Он сказал, что в первый же момент, когда увидел ее, поразился несомненному ее сходству с девушкой, которую он знал много лет назад, когда сам еще был молодым парнем. То была первая девушка, в которую он по-настоящему влюбился. Она была дочерью крестьянина, и они вместе ходили продавать овощи на деревенскую площадь. Однажды ночью молодому лейтенанту (каковым он впоследствии на самом деле стал) приснился сон, будто он оказался в каком-то странном доме. Он бродил по нему до тех пор, пока не зашел в одну комнату, где увидел девушку, сидевшую в кресле-качалке. Заметив его, она встала и обвила его руками. Они начали целоваться и лихорадочно обнимать друг друга. Он порвал на ней одежду, не зная, что должно быть под ней, так как ни разу в жизни не видел обнаженную женщину. Когда будущий лейтенант задрал девушке юбку, то увидел возле ее пупка необычное родимое пятно, похожее на синяк. Сходство было настолько сильным, что он спросил, не избил ли кто девушку. Но она сказала, что это родимое пятно, которое должно принести ей счастье. Потом он проснулся. Позже в этот день он узнал, что прошлой ночью его подругу закололи насмерть.

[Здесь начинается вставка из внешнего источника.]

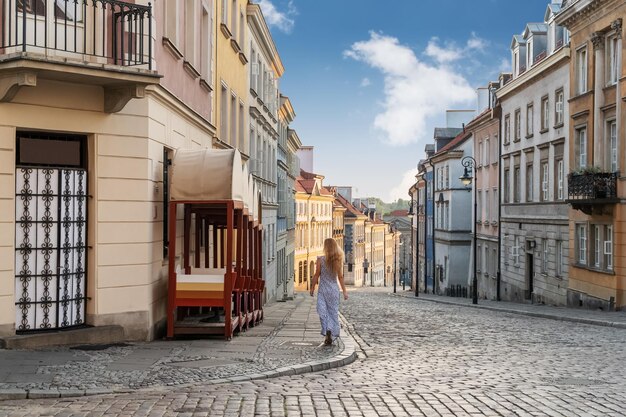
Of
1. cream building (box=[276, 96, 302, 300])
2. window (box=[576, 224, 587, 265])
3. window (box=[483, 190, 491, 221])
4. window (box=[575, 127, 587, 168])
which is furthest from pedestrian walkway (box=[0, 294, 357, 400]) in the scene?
window (box=[483, 190, 491, 221])

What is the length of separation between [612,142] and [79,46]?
828 inches

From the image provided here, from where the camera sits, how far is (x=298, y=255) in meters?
79.1

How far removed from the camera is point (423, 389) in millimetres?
10164

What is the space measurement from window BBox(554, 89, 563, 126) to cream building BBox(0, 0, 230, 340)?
24.3 metres

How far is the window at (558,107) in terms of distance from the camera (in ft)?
115

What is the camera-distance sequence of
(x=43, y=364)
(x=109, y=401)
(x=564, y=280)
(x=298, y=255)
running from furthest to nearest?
(x=298, y=255), (x=564, y=280), (x=43, y=364), (x=109, y=401)

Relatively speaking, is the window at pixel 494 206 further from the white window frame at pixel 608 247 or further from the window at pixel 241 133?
the window at pixel 241 133

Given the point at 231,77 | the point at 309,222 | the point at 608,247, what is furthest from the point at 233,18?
the point at 309,222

Лейтенант поведал Лизе всю эту историю и сказал, что она настолько похожа на его погибшую подругу, что он уверен: Лиза — ее реинкарнация. Лейтенанту позарез надо было знать, нет ли у Лизы такого же родимого пятна возле пупка. Лиза сказала, что у нее нет никакого родимого пятна, но такой ответ не удовлетворил лейтенанта; ему надо было все увидеть своими глазами. После бесплодных уговоров он наконец схватил девушку и сказал, что принудит ее силой показать пятно. Столкнувшись с таким насилием, она, как вы понимаете, была вынуждена схватить шпагу офицера и пригрозила, что ударит его. Он расценил это как шутку и продолжал удерживать Лизу. Девушка ударила его шпагой в грудь. Вот так он и оказался на полу мертвым.
— Какая необычная история, — сказал Гольдман, — и так похожа на ту, которую я где-то читал…

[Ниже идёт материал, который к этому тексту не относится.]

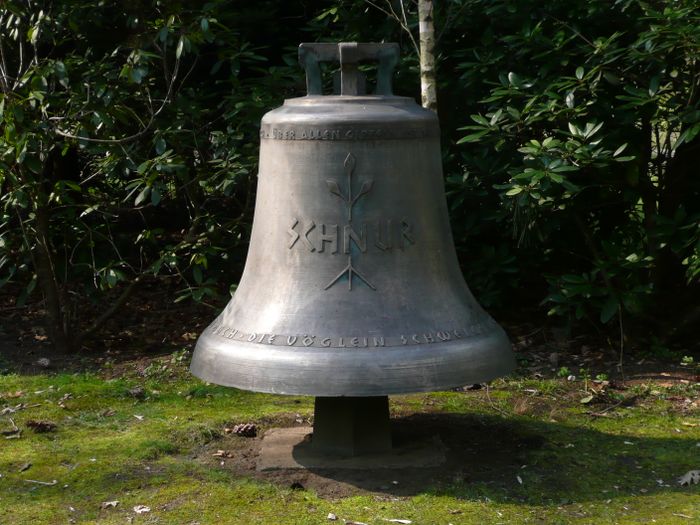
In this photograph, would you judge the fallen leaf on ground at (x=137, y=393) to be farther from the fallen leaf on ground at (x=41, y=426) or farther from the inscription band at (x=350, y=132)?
the inscription band at (x=350, y=132)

— Но потом внизу раздался грохот. Кто-то стучал во входную дверь. Это были люди из нашей батареи, которые искали лейтенанта. Ситуация была весьма скользкая. Они никогда бы не поверили, что молоденькая девица убила офицера, а вот меня могли бы наверняка повесить. Она сказала, что надо прятаться, и мы вбежали в ее комнату…
— Где спрятались под кровать.
— Конечно, куда же еще было нам прятаться? Мы едва там уместились — правда, довольно уютно, — и в этот момент в дом ворвались солдаты и сразу же наткнулись на тело убитого лейтенанта. Они разбудили старуху, которая, конечно же, ничего не слышала, и решили, что я, совершив ужасное убийство, бежал вместе с девицей, Все это мы слышали, лежа под кроватью.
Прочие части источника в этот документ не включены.